• [EXTRAIT PROPOSÉ]

━━━━━━━━━━

Comment voulez-vous encourager des jeunes à se lancer dans des études s’ils sont assurés d’avoir de quoi vivre? Certains le feraient par intérêt, mais qu’en serait-il de la grande masse des adolescents qui pensent surtout à faire la fête?
Et puis a-t-on songé aux négociations des syndicats? Ceux-ci pourront-ils demander des augmentations de salaire si tous les ouvriers reçoivent automatiquement 2500.- en plus de leur salaire? Cela diminuerait la part des salaires dans les obligations des entreprises (tout en augmentant peut-être la part des impôts).
Croit-on que l’argent tombe du ciel?
Et quel serait l’effet du point de vue international? L’institution d’un RBI fera-elle affluer les étrangers en Suisse? Peut-être pas, mais à condition que les mesures anti-étrangers se durcissent. Est-ce cela que souhaitent les initiants?
Ceux-ci disent que le RBI remplacerait les prestations sociales et ainsi déchargerait l’administration de toutes sortes de tâches de contrôle. Je n’en crois rien. Car avec 2500.- par mois on n’arrive pas à vivre. Il faudrait donc quand même examiner la situation des malades, des vieillards, des chômeurs, d’autant plus que les besoins augmentent avec l’âge.
Enfin, quel message apporterait-on? Qu’il n’y a pas de lien entre le travail et le revenu? Que l’argent tombe du ciel? Il faut savoir que si je ne travaille pas mais que je peux vivre, c’est bien parce que d’autres travaillent (en Suisse ou dans le reste du monde).
Certes il faut déculpabiliser les chômeurs, donner à chacun les moyens de vivre, mais je ne crois vraiment pas qu’un RBI à 2500.- soit le meilleur moyen.

━━━━━━━━━━

Dans l'extrait sur le RBI, relevez toutes les catégories de personnes dont la situation devrait quand même être examinée. Les enregistrements qui suivent proviennent d'une autre source.

━━━━━━━━━━

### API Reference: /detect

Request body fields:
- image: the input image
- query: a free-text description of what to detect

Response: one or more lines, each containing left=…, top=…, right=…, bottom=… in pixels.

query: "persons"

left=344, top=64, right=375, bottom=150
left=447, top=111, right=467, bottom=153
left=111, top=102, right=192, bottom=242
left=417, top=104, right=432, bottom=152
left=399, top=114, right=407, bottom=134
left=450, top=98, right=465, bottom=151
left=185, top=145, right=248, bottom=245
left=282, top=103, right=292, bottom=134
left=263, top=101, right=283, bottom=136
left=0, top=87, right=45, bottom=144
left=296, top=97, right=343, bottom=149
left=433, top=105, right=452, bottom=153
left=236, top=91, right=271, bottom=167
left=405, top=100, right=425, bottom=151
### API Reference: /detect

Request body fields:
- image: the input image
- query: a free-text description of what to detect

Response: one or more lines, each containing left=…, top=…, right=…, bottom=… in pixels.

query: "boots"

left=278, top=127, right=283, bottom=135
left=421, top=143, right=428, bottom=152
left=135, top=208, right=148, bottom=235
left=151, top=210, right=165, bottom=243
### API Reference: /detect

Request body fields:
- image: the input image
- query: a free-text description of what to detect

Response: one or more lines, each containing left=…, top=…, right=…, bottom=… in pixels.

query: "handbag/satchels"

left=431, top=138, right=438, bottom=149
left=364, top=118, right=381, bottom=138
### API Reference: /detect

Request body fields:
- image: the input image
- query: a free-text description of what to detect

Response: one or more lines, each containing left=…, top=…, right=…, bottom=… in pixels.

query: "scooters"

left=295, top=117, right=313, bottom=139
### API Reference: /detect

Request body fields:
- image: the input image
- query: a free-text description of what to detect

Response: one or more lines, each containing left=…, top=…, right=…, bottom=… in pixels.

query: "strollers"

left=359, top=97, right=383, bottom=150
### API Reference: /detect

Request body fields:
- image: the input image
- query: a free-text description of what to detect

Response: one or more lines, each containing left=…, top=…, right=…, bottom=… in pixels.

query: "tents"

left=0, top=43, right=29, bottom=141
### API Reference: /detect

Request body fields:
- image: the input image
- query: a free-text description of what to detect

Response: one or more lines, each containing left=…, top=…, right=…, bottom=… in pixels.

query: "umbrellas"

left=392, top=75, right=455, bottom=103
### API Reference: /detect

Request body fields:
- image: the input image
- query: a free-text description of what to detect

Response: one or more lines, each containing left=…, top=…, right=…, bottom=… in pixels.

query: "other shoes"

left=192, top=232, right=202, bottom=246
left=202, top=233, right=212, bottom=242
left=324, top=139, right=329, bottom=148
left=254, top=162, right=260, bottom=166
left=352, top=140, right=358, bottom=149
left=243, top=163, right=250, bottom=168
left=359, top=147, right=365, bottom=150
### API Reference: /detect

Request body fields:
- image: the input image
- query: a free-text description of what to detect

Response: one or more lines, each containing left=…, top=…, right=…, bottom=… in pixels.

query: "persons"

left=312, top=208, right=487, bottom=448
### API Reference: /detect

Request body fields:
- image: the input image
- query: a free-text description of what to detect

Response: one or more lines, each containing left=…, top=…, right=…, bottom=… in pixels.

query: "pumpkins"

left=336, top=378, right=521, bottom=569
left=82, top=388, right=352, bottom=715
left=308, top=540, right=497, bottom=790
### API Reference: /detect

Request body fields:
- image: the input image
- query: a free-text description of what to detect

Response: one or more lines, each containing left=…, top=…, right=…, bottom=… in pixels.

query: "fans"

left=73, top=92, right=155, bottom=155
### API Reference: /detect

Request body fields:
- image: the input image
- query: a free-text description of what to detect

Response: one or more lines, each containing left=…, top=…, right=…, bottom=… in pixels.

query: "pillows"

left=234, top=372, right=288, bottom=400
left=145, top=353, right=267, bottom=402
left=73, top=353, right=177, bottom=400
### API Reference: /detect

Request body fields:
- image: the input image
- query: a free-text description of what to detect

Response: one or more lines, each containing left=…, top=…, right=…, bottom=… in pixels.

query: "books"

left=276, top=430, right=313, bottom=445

━━━━━━━━━━

• [CORRIGÉ] Les malades, les vieillards et les chômeurs.